Work order: Of the lines below, reproduce exactly those from the line containing "class: Mammalia" to the end, including both the first and the last.

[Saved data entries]

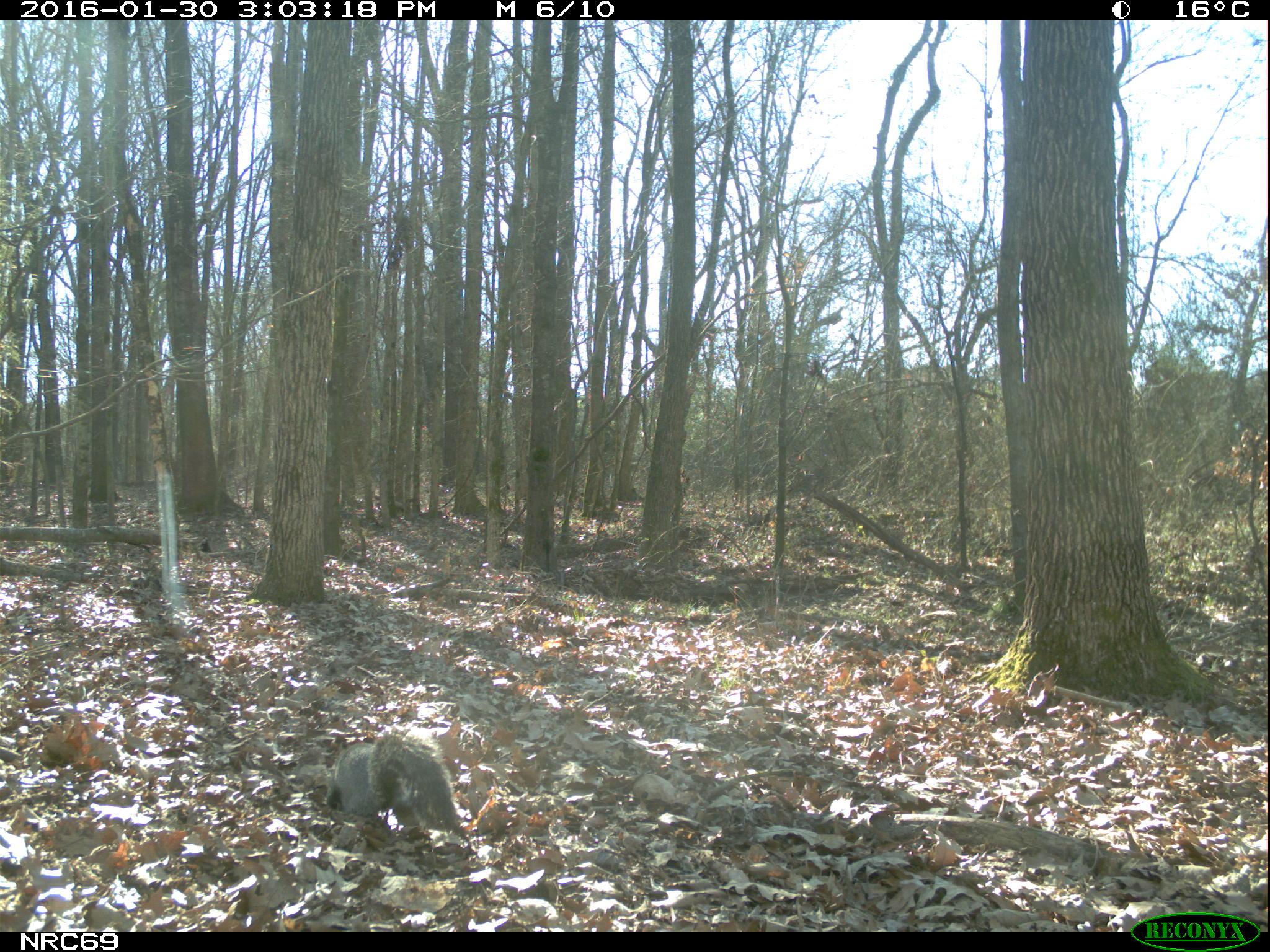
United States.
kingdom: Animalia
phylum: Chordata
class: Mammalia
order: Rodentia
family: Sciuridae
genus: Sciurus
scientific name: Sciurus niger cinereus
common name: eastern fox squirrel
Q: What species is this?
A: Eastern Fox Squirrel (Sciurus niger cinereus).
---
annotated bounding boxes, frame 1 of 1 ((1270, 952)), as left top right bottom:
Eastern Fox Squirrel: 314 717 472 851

Written answer:
class: Mammalia
order: Rodentia
family: Sciuridae
genus: Sciurus
scientific name: Sciurus niger cinereus
common name: eastern fox squirrel
Q: What species is this?
A: Eastern Fox Squirrel (Sciurus niger cinereus).
---
annotated bounding boxes, frame 1 of 1 ((1270, 952)), as left top right bottom:
Eastern Fox Squirrel: 314 717 472 851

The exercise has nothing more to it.